Commander of the Guangzhou Military Region Air Force
- Incumbent
- Assumed office April 2013
- Preceded by: Zhang Jianping

Personal details
- Born: April 1956 (age 70) Changzhou, Jiangsu, China
- Party: Chinese Communist Party

Military service
- Allegiance: China
- Branch/service: People's Liberation Army Air Force
- Years of service: ? – present
- Rank: Lieutenant General

= Xu Anxiang =

Chinese air force commander (born 1956)

Xu Anxiang (徐安祥; born April 1956) is a lieutenant general (zhong jiang) of the Chinese People's Liberation Army Air Force (PLAAF). He has served as commander of the Guangzhou Military Region Air Force and deputy commander of the Guangzhou MR since 2013.

==Career==
Xu Anxiang was born in April 1956 in Changzhou, Jiangsu Province.

In 2002, Xu was appointed commander of the 14th Fighter Division, a People's Liberation Army Air Force (PLAAF) unit responsible for air defense operations in the Nanjing Military Region. In 2007, he served as the frontline commander of PLAAF fighter aircraft participating in the Sino-Russian joint military exercise Peace Mission 2007, the first occasion on which PLAAF combat aircraft conducted overseas combat training. During the exercise, he commanded a contingent of J-7 fighter aircraft and Il-76 transport aircraft, overseeing multiple training sorties in unfamiliar operational conditions. The deployment marked an early milestone in the PLAAF's participation in multinational military exercises and contributed to the development of its expeditionary training capabilities.

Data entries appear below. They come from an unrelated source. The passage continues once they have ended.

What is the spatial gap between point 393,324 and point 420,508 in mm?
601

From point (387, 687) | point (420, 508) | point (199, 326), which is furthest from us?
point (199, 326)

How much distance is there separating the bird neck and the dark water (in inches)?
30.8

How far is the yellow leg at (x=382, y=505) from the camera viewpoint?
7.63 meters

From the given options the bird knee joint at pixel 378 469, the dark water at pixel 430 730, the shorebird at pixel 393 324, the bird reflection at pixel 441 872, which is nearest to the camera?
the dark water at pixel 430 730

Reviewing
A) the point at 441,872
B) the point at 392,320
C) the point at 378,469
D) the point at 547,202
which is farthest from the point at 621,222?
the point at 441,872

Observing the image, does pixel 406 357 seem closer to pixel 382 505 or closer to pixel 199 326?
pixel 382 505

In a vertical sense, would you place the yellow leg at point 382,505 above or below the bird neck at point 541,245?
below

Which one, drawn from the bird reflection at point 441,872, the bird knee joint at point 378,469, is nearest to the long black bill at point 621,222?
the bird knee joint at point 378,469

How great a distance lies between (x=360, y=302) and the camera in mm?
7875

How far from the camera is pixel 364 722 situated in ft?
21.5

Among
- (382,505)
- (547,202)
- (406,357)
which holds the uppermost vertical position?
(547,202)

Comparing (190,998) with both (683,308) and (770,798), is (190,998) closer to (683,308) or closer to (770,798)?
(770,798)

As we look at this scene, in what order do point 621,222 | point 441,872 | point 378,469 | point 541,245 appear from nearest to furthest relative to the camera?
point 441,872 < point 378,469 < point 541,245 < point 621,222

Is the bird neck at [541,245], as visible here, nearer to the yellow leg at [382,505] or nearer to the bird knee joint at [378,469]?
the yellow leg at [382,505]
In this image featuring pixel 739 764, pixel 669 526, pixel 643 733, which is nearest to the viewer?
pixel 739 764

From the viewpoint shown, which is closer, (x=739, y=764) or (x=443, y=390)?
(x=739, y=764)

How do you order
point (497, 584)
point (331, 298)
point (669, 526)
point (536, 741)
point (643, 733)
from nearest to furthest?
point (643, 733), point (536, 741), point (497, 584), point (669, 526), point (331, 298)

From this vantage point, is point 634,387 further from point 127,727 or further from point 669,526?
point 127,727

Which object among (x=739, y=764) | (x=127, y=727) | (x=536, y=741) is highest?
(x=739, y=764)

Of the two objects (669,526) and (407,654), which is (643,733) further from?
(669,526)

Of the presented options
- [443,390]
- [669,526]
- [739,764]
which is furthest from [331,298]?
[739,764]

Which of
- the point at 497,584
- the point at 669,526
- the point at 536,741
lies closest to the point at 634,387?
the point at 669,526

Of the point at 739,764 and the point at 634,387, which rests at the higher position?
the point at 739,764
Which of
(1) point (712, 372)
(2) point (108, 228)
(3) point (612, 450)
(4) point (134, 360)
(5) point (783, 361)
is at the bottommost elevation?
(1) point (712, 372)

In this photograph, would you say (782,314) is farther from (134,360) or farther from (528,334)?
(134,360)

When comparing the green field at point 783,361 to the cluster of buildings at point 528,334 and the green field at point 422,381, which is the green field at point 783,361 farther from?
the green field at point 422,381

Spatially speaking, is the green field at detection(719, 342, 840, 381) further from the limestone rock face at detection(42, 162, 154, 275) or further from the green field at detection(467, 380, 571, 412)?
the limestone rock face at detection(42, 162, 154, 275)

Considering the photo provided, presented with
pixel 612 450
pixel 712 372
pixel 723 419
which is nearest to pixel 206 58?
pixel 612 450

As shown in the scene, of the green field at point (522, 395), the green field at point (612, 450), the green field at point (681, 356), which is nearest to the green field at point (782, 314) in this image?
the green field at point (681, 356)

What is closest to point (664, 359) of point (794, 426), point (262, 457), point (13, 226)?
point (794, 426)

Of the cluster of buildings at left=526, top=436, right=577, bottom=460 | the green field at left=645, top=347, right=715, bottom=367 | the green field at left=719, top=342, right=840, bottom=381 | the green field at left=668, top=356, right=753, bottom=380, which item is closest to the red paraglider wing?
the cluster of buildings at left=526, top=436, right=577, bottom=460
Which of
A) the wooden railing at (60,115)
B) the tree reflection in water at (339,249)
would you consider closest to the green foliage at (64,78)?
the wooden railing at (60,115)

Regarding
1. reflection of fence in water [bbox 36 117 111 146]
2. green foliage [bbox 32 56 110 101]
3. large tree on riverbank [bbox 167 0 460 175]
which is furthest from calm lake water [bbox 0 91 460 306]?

In 2008, Xu was deputy chief of the staff of the Nanjing Military Region Air Force when the Great Sichuan earthquake occurred. He was put in charge of the Nanjing MR air force units in the search and rescue operation. He personally oversaw preparation of aircraft in the Special Rescue Regiment that received emergency mobilization orders at 10:30 p.m. on the night of the earthquake, departing 3 hours later with all necessary materials. He was later promoted to chief of staff of the Nanjing MRAF. He was promoted to commander of the Guangzhou Military Region Air Force and concurrently deputy commander of the Guangzhou MR in 2013, replacing Zhang Jianping, who had become deputy commander of the PLAAF. Xu was elevated to the rank of lieutenant general on 16 July 2014.